Diverse Adversarial Generation: A novel adversarial generation strategy based on a hot/cold approach is proposed. This method allows for the generation of multiple adversarial perturbations for each input image, enhancing the diversity of adversarial samples.
Hard Positive Generation: The authors advocate for the inclusion of non-minimal perturbations, or hard positives, in training which can encompass semantically meaningful structures. These prove more effective in extending decision boundaries and enhancing robustness compared to nearest adversarial examples.

Methodology

The authors demonstrate their approach using prominent network architectures and datasets including LeNet on MNIST and GoogLeNet and ResidualNet on the ImageNet dataset. Key aspects include:

Fast Gradient Strategies: Building upon the fast gradient sign (FGS) method, they develop a fast gradient value (FGV) approach that considers magnitude variations of gradient per pixel, allowing significantly different adversarial directions.
Hot/Cold Approach: This method involves targeting specific network layers, producing feature derivatives that guide perturbations, enabling targeted class adjustments in penultimate layers.

Numerical Results

In their experiments, the authors highlight:

The diverse adversarial generation approach achieves better accuracy and robustness against adversarial examples. Their fine-tuning method, when applied on LeNet using a mixture of adversarial and hard positive images, demonstrates a reduction in error rate compared to methods relying on adversarial training alone.
The implementation of their hot/cold strategy on ImageNet showed a reduction in top-1 and top-5 error rates on GoogLeNet, proving more efficient per image enhancement compared to multiple center crops.

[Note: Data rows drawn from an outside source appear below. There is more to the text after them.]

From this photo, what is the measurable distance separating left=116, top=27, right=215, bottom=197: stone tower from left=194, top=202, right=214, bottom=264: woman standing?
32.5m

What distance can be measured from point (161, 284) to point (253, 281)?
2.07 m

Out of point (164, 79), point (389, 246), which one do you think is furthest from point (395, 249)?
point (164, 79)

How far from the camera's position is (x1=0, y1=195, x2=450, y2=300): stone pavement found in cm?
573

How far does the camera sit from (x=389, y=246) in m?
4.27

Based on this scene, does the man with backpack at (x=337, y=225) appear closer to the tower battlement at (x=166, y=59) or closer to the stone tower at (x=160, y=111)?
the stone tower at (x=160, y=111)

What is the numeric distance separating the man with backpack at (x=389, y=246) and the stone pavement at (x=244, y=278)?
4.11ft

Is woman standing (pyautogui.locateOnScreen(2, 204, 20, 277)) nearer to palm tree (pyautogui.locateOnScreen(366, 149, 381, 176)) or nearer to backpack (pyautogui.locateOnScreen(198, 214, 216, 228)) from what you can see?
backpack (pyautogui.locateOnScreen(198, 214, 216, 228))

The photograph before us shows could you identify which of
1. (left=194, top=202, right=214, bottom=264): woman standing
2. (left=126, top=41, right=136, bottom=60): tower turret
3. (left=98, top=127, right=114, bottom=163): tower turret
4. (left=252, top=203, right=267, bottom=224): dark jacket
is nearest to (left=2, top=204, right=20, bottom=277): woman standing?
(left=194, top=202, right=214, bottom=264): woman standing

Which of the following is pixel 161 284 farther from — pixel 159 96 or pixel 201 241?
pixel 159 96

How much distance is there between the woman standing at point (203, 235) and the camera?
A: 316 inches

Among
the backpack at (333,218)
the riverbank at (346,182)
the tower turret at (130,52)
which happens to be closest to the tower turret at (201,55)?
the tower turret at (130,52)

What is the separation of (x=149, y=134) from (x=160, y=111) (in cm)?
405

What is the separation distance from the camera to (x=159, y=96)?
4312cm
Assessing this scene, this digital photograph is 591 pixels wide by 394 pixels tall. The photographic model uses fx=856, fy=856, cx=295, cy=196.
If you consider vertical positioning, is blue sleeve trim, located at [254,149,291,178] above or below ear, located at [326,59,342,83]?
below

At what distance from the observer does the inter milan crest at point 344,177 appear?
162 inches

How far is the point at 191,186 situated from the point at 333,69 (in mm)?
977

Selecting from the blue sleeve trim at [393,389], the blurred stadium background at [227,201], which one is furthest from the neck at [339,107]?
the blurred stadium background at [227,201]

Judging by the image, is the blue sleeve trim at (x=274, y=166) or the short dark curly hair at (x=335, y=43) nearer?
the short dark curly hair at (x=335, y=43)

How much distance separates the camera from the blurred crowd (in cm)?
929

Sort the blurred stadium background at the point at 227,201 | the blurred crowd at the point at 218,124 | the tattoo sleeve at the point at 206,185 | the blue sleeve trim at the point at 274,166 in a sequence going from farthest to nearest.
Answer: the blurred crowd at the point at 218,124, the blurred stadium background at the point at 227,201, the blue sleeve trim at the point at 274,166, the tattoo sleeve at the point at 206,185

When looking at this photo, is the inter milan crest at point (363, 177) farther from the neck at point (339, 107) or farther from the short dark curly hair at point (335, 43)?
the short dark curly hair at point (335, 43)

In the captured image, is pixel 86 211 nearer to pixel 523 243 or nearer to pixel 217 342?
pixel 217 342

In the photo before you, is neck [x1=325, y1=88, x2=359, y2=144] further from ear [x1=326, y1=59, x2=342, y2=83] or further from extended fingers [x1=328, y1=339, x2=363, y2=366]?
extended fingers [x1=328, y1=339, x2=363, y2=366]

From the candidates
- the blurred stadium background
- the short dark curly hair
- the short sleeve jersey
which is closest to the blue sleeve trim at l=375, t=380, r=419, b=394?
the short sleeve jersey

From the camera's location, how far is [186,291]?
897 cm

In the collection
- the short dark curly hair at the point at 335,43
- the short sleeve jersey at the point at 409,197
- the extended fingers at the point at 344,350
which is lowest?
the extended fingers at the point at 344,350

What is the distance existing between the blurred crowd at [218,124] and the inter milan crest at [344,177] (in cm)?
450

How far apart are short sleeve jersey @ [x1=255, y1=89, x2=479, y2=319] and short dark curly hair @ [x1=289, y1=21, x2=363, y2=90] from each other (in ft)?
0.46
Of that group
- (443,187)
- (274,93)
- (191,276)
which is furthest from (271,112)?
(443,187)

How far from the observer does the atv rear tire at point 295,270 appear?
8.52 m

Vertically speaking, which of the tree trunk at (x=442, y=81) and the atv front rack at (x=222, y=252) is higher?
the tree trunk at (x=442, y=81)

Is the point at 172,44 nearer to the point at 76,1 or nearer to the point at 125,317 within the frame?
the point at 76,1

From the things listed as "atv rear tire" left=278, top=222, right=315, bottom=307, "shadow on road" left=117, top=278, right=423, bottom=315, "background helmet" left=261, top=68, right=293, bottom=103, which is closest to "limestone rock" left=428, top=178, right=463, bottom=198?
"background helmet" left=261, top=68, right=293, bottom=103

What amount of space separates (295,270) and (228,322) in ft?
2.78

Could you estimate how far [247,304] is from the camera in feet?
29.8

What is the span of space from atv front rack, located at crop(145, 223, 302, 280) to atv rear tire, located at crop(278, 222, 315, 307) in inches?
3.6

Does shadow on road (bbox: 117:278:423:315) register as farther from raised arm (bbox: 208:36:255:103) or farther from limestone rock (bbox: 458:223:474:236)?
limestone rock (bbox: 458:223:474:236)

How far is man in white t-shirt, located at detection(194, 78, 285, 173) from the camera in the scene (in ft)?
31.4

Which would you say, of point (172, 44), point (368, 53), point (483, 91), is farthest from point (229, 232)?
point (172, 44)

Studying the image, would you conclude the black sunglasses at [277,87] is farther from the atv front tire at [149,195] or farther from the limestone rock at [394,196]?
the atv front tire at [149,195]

Implications and Future Directions

The findings carry significant implications for the training of more resilient models:

Practical Enhancements: Employing a diverse set of adversarial and hard positive examples for training enhances the generalization capabilities of networks, reducing misclassification on perturbed inputs.
Refinement of Robustness Metrics: The proposed PASS measure could become a new standard for evaluating the perceptibility of adversarial attacks, guiding both adversarial defenses and evaluations.

Future work could explore the application of these methods to emerging architectures like transformer-based models in domains beyond image classification, such as natural language processing or reinforcement learning systems. Expanding on their theoretical underpinnings and integrating advanced augmentation into broader AI systems would further solidify their utility in robust AI applications.